Para além da questão económica, há também o peso da questão cultural
Se os números acima mencionados são preocupantes, e mesmo tendo em conta a deterioração do ambiente económico fruto do surgimento da pandemia e das medidas de confinamento que obstam à normal actividade económica, a verdade é que esta “prática” de pagar fora dos prazos assenta, em muitos casos, numa arreigada cultura de se “deixar para manhã o que se pode fazer hoje”. Como referia Paula Franco, bastonária da Ordem dos Contabilistas Certificadas num seminário do programa Compromisso Pagamento Pontual, “em Portugal e do ponto de vista cultural, não só não se cumprem os pagamentos, como também não se dá importância a esse mesmo incumprimento”. Ou seja, o pagamento tardio a fornecedores não resulta apenas de problemas financeiros ou de falta de liquidez, mas é, em muitos casos, fruto de lideranças e culturas empresariais que parecem não perceber (ou não querem perceber) a relevância e o impacto negativo desta péssima prática, não organizando, por isso, os processos internos adequados para fazer o que é justo, ético e profundamente crucial. Na verdade, a maioria dos responsáveis empresariais considera que o prazo de pagamento não é relevante e que os fornecedores podem esperar e suportar os atrasos contínuos daquilo que lhes é apenas devido.

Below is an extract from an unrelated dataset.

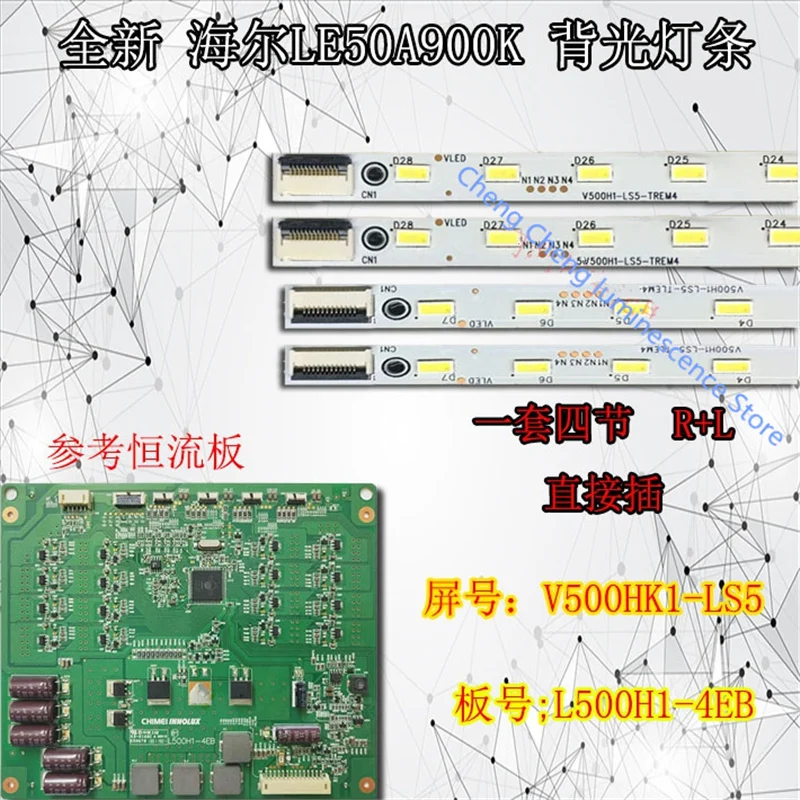 100%New 4piece/lot for Haier LE50A900K lamp bar with screen V500HK1-LS5 plate number L500H1-4EB R+L led strip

Assim, é essencial mudar esta cultura vigente e sensibilizar líderes empresariais e decisores públicos – não esquecendo que também o Estado é um péssimo pagador – para a importância do pagamento atempado das facturas, ao mesmo tempo que é necessário apelar à sua plena consciencialização de que ao protelar o pagamento aos seus fornecedores, está-se a limitar o desenvolvimento das empresas ou a votá-las ao insucesso, com reflexo directo nos trabalhadores e suas famílias e, obviamente, em toda a economia.
Neste sentido, o “Compromisso Pagamento Pontual” faz três apelos a todas as empresas:
- Que não atrasem pagamentos que podem realizar porque, e em particular nesta crise que vivemos, a falta de liquidez é um dos maiores problemas experimentados pelas empresas, sendo por isso fundamental estancar ciclos viciosos de não-pagamento que acabam por levar à falência de muitas empresas, ao mesmo tempo que é crucial perceberem que este acto é, também, uma verdadeira e profunda responsabilidade social:
- Que não aproveitem a crise para retirar vantagens de empresas em dificuldades ou sem poder negocial, através da dilatação de prazos de pagamento ou de propostas de pagamentos antecipados contra descontos comerciais ou outros. O desrespeito pelos valores e a ética é um factor que diminui e corrompe aqueles que o praticam.
- Que adiram ao compromisso pagamento pontual, em www.pagamentospontuais.org assumindo publicamente o compromisso de pagar no prazo acordado e ajudando a criar este movimento que pretende conferir maior esperança e estabilidade às empresas e potenciar a recuperação da economia portuguesa.
Juntos podemos aspirar a transformar esta cultura de atraso numa cultura de pagamentos a horas, que torne a nossa economia mais competitiva, mais sólida e próxima. Em todo o país.
Uma tarefa que começa em cada empresa e em cada decisão de pagamento que fazemos!